Cheap Patents are Costly
It is not uncommon to receive a phone call from an inventor who wishes to write their own patent in order to save money but wishes me to help them in some way. Usually, the inventor asks me to read or edit their patent application and help them file it.
This type of situation is one in which neither the inventor nor attorney can possibly get what is best for either of them. It is a road to disaster.
The inventor wants a patent to protect an invention, ostensibly to use the patent for a commercial purpose: to license or to build a business around a product or service.
The patent agent or attorney wishes to provide a service at a reasonable price. Included in the price for the service is, among other things, liability for problems that may occur in the future. For each action the patent agent or attorney undertakes, they also undertake a risk of being sued for any mistakes or issues that come up after the fact.
This liability is something that the inventor implicitly demands. By asking an attorney to read over a document and declare it good, the inventor assumes that any problems were caught and, if any problems arise, the inventor is covered.
Let’s look as the business proposition from the attorney’s point of view. First, since the inventor wants to draft an entire patent application, there is a presumption that there would be a reduced fee for the attorney. Second, the attorney is asked to take on the full liability for any problems.
Third, the likelihood of a problem increases incredibly in this situation. The problems that may be encountered during drafting are often failing to include enough language to disclose a pertinent feature, inadvertently or improperly using one of the forbidden words of patent drafting, including references to prior art of any form, or any of a host of other issues.

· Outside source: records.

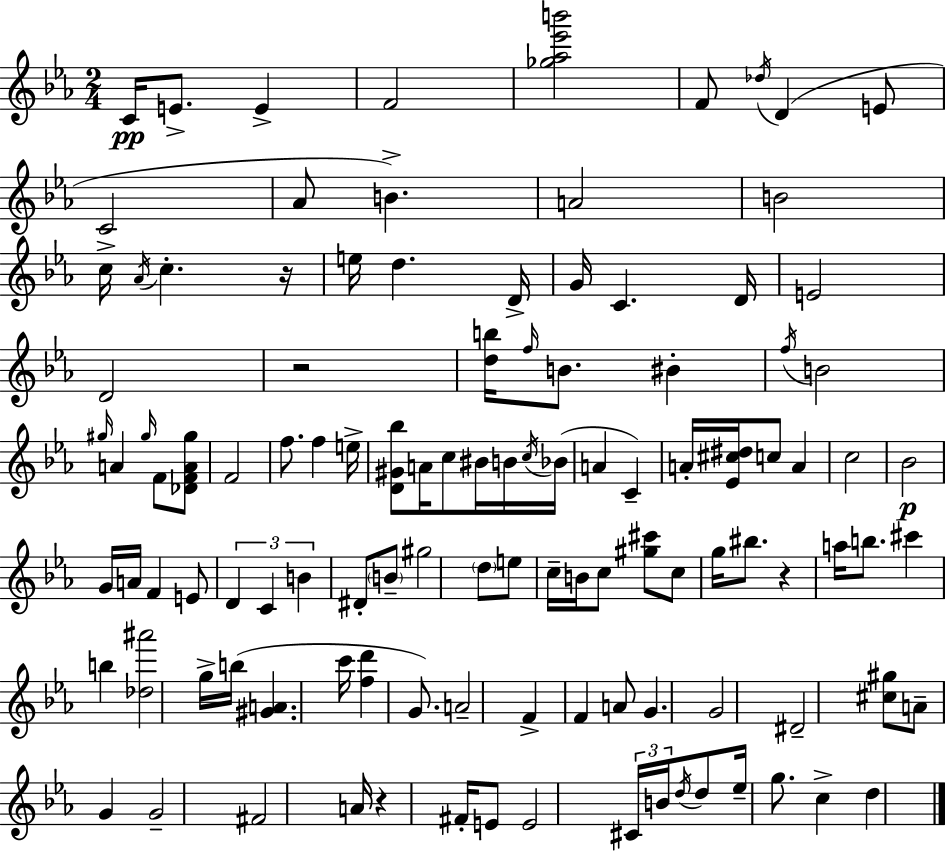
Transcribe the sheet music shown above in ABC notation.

X:1
T:Untitled
M:2/4
L:1/4
K:Cm
C/4 E/2 E F2 [_g_a_e'b']2 F/2 _d/4 D E/2 C2 _A/2 B A2 B2 c/4 _A/4 c z/4 e/4 d D/4 G/4 C D/4 E2 D2 z2 [db]/4 f/4 B/2 ^B f/4 B2 ^g/4 A ^g/4 F/2 [_DFA^g]/2 F2 f/2 f e/4 [D^G_b]/2 A/4 c/2 ^B/4 B/4 c/4 _B/4 A C A/4 [_E^c^d]/4 c/2 A c2 _B2 G/4 A/4 F E/2 D C B ^D/2 B/2 ^g2 d/2 e/2 c/4 B/4 c/2 [^g^c']/2 c/2 g/4 ^b/2 z a/4 b/2 ^c' b [_d^a']2 g/4 b/4 [^GA] c'/4 [fd'] G/2 A2 F F A/2 G G2 ^D2 [^c^g]/2 A/2 G G2 ^F2 A/4 z ^F/4 E/2 E2 ^C/4 B/4 d/4 d/2 _e/4 g/2 c d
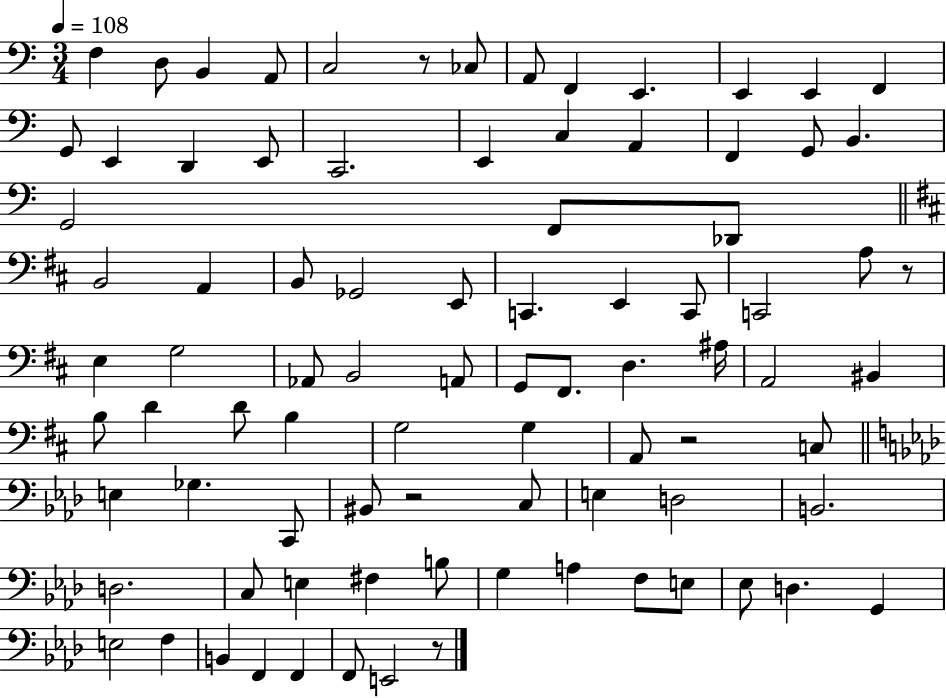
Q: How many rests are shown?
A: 5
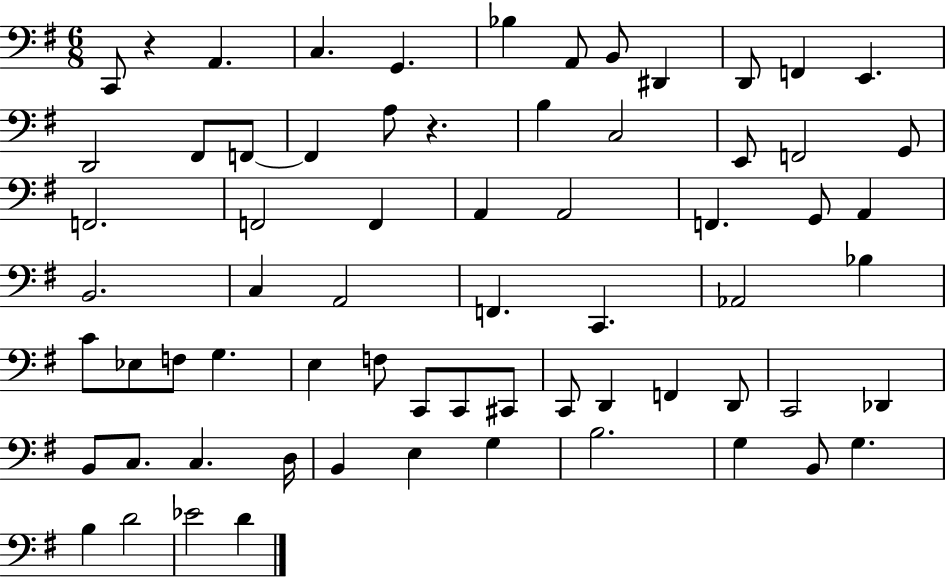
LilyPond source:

{
  \clef bass
  \numericTimeSignature
  \time 6/8
  \key g \major
  \repeat volta 2 { c,8 r4 a,4. | c4. g,4. | bes4 a,8 b,8 dis,4 | d,8 f,4 e,4. | \break d,2 fis,8 f,8~~ | f,4 a8 r4. | b4 c2 | e,8 f,2 g,8 | \break f,2. | f,2 f,4 | a,4 a,2 | f,4. g,8 a,4 | \break b,2. | c4 a,2 | f,4. c,4. | aes,2 bes4 | \break c'8 ees8 f8 g4. | e4 f8 c,8 c,8 cis,8 | c,8 d,4 f,4 d,8 | c,2 des,4 | \break b,8 c8. c4. d16 | b,4 e4 g4 | b2. | g4 b,8 g4. | \break b4 d'2 | ees'2 d'4 | } \bar "|."
}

I think in some cases, inventors may have encountered patent attorneys who act as mere scriveners who dutifully write down whatever the inventor says and adds little else. In many cases, the inventors may be intimidated with the prospects of the filing process for the invention and may be afraid that they may forget something simple or make some kind of administrative error. However, the inventor views what the patent attorney did as adding little technical or legal value.
The single biggest roadblock when attempting this type of engagement is that the inventor unwittingly does not disclose the invention. When I draft a patent application, I spend the appropriate amount of time in a structured interview with the inventor to fully ferret out the intricacies and details of the invention, which enables me to draft claims appropriate to the scope of the invention and write a specification that properly supports the invention. Instead of that, the inventor sends a document that is woefully inadequate and wants me to put the proverbial lipstick on the pig to make it ‘legal’, whatever that means.
When I am asked by an inventor to assume complete liability for drafting their patent application, I will happily do that when I get to use my process for which I will take full responsibility. However, when I have to read, edit, and rewrite the inventor’s work, especially when I cannot use my tried and true process, it takes me considerably longer and the product quality is unfailingly poorer, leading to a higher liability. Thus, if I were to take on such a project, I would charge accordingly, and the inventor may be disappointed to find out that the charges may be two or three times the cost of just having me write the application myself.